Equity - How it fits into your investment portfolio.

Debt brings stability and predictability to your portfolio. Then why do we need to have equities in the portfolio? Equity is all about long term returns. When you buy equities you become part owner of the company and have a say in its decision making. When companies perform well or when they disrupt markets, it is equity that sees maximum accretion in value. Of course, if you don’t want to get into equities directly then you can go via the mutual fund's route. The moral of the story is that equities create wealth over the long term, although they add to the volatility in the short term. Portfolio investments are about creating wealth in the long run and your investment strategy has to be built on that. Whether you invest in direct equities or in diversified mutual funds, there is the logic of wealth creation to equities. Let us see a few ways in which equities fit into your overall portfolio.

Ways in which equities impact your overall portfolio

1. Equity portfolios have a longevity advantage. It refers to the ability of the portfolio to weather many a storm and cycles. It is not about having the most profitable portfolio but it is about creating and managing your stock portfolio such that is able to survive over a longer time period and also performing better than the benchmarks. 

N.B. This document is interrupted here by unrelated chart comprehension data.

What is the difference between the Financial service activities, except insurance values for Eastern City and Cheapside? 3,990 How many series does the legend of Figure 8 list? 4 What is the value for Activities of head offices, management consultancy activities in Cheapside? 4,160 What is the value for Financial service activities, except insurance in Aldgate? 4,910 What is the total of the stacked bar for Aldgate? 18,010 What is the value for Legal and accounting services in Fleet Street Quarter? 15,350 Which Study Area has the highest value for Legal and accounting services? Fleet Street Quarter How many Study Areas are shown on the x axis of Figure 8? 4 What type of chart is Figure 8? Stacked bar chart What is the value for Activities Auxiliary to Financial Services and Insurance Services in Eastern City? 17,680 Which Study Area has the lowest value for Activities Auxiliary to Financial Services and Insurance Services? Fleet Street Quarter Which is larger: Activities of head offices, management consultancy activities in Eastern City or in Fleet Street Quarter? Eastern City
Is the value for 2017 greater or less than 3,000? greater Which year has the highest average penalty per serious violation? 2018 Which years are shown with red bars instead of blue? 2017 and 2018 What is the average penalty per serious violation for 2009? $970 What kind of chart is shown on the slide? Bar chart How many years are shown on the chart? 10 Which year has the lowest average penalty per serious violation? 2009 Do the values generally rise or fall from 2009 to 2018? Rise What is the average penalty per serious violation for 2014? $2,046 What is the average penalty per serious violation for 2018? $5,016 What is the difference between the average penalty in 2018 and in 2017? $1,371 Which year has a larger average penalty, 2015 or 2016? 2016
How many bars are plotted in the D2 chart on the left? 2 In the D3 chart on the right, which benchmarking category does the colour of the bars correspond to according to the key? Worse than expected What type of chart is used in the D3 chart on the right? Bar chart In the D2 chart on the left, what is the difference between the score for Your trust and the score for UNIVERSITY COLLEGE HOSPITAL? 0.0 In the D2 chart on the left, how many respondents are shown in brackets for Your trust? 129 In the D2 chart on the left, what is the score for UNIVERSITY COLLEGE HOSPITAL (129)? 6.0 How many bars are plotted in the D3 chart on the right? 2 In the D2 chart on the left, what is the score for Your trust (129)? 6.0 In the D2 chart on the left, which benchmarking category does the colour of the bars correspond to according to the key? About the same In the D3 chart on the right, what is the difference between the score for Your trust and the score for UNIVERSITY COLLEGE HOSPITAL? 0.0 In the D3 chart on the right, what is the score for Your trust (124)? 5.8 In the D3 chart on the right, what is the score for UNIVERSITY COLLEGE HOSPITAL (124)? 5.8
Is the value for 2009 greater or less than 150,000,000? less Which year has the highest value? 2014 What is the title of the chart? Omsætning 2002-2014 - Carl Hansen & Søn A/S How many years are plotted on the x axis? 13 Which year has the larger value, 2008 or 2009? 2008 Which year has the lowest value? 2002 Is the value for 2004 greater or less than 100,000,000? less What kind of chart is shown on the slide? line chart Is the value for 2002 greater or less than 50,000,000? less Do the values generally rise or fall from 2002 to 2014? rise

2. Equities help to participate in the overall growth of the company and the industry and that can be very profitable in the case of industries companies. As earnings grow and P/E Ratios expand, it is equities that benefit the most.

3. Equity risk can be reduced by diversifying across risk classes. The overall portfolio has to be well diversified to be effective in the long run. That means the equity portfolio must be spread among different sectors and themes so that the risk is reduced. 

4. Stocks typically go through cycles of popularity, high returns and also of low returns. Investors can use an opportunity component of the portfolio to tap upswing and downswing cycles and opportunities. Thus you can act within an overall passive strategy.

5. Equities allow an investor to spread their positions depending on time perspective. For example, trade can be intraday; trade maybe for a month or investment for a few years. An investor can also adopt a more passive approach and just invest money in an index fund or an index ETF. Even diversified mutual funds give you the benefit of spreading your positions and pick and choose the theme you want to invest in.

6. Equities can help you beat the vagaries of the market by adopting a systematic approach. That way you spread your investments over a period of time and also get the benefit of rupee cost averaging. 

7. Equity can be easily rebalanced after monitoring. What does that mean? Some basic checks are called for. Is the portfolio in tune with your long term goals? Is a set of companies in the portfolio consistently underperforming? Is there is a structural shift or new competition that is emerging in some stocks that you are holding? Once we monitor, these we can take a call on whether we want to maintain the status quo or rebalance the portfolio. Regular monitoring instills the disciplined take a zero-base approach to stocks on a regular basis.

8. Equities can create alpha by allowing you to participate in the long term greatness of stocks. Great companies have survived over the years by their strong brands and corporate governance standards. 

Quite often, we look at equities as a high-risk game in search of high returns. That is not just what equities are about. In fact, equities are so dynamic and flexible that you can also use equities to actually reduce your portfolio risk. But more importantly, it is equities that generate the much-needed alpha to create wealth over the long run.